Where an image occurs, skip it and print the rest of the records verbatim.

EXTRACTED INFORMATION »
----
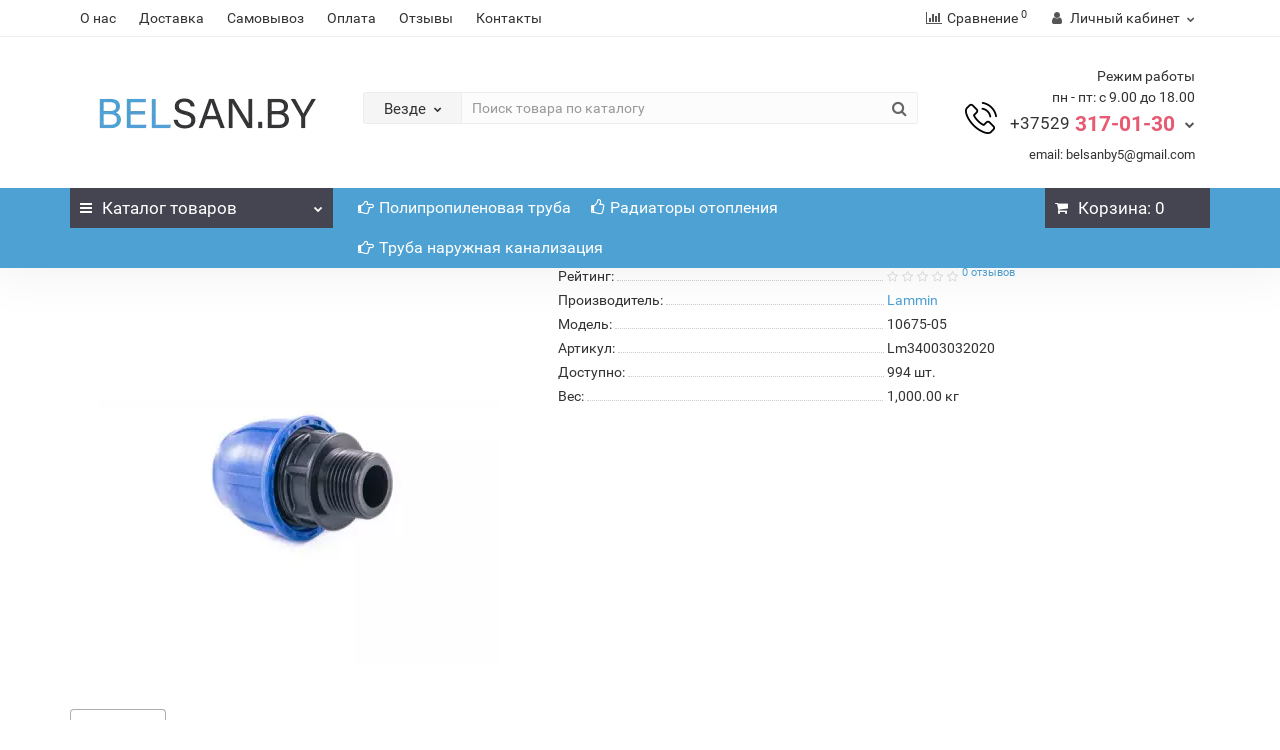

--- FILE ---
content_type: text/plain
request_url: https://www.google-analytics.com/j/collect?v=1&_v=j102&a=945109988&t=pageview&_s=1&dl=https%3A%2F%2Fbelsan.by%2Ftruby-dlya-vody-i-komplektuyushie%2Ffitingi-polietilenovye%2Fmufta-kompressionnaya-dlya-polietilenovyh-trub-nr-32-x-3-4-lammin-75-1&ul=en-us%40posix&dt=%D0%9C%D1%83%D1%84%D1%82%D0%B0%20%D0%BA%D0%BE%D0%BC%D0%BF%D1%80%D0%B5%D1%81%D1%81%D0%B8%D0%BE%D0%BD%D0%BD%D0%B0%D1%8F%20%D0%B4%D0%BB%D1%8F%20%D0%BF%D0%BE%D0%BB%D0%B8%D1%8D%D1%82%D0%B8%D0%BB%D0%B5%D0%BD%D0%BE%D0%B2%D1%8B%D1%85%20%D1%82%D1%80%D1%83%D0%B1%20%D0%9D%D0%A0%2032%20x%203%2F4%22%20(Lammin)%2075%2F1%20%D0%BA%D1%83%D0%BF%D0%B8%D1%82%D1%8C%20%D0%B2%20%D0%9C%D0%B8%D0%BD%D1%81%D0%BA%D0%B5&sr=1280x720&vp=1280x720&_u=YEBAAEABAAAAACAAI~&jid=1897342330&gjid=1098582032&cid=877104670.1769540943&tid=UA-167087833-1&_gid=2118702665.1769540943&_r=1&_slc=1&gtm=45He61q0n81PGZVT4Nza200&gcd=13l3l3l3l1l1&dma=0&tag_exp=103116026~103200004~104527907~104528501~104684208~104684211~105391253~115616986~115938466~115938468~116185181~116185182~116682876~117041588~117223558&z=548022593
body_size: -448
content:
2,cG-EH1WVEJ73R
----
RESPONSE FOR THIS EXERCISE »
--- FILE ---
content_type: text/plain
request_url: https://www.google-analytics.com/j/collect?v=1&_v=j102&a=945109988&t=pageview&_s=1&dl=https%3A%2F%2Fbelsan.by%2Ftruby-dlya-vody-i-komplektuyushie%2Ffitingi-polietilenovye%2Fmufta-kompressionnaya-dlya-polietilenovyh-trub-nr-32-x-3-4-lammin-75-1&ul=en-us%40posix&dt=%D0%9C%D1%83%D1%84%D1%82%D0%B0%20%D0%BA%D0%BE%D0%BC%D0%BF%D1%80%D0%B5%D1%81%D1%81%D0%B8%D0%BE%D0%BD%D0%BD%D0%B0%D1%8F%20%D0%B4%D0%BB%D1%8F%20%D0%BF%D0%BE%D0%BB%D0%B8%D1%8D%D1%82%D0%B8%D0%BB%D0%B5%D0%BD%D0%BE%D0%B2%D1%8B%D1%85%20%D1%82%D1%80%D1%83%D0%B1%20%D0%9D%D0%A0%2032%20x%203%2F4%22%20(Lammin)%2075%2F1%20%D0%BA%D1%83%D0%BF%D0%B8%D1%82%D1%8C%20%D0%B2%20%D0%9C%D0%B8%D0%BD%D1%81%D0%BA%D0%B5&sr=1280x720&vp=1280x720&_u=YEBAAEABAAAAACAAI~&jid=1897342330&gjid=1098582032&cid=877104670.1769540943&tid=UA-167087833-1&_gid=2118702665.1769540943&_r=1&_slc=1&gtm=45He61q0n81PGZVT4Nza200&gcd=13l3l3l3l1l1&dma=0&tag_exp=103116026~103200004~104527907~104528501~104684208~104684211~105391253~115616986~115938466~115938468~116185181~116185182~116682876~117041588~117223558&z=548022593
body_size: -448
content:
2,cG-EH1WVEJ73R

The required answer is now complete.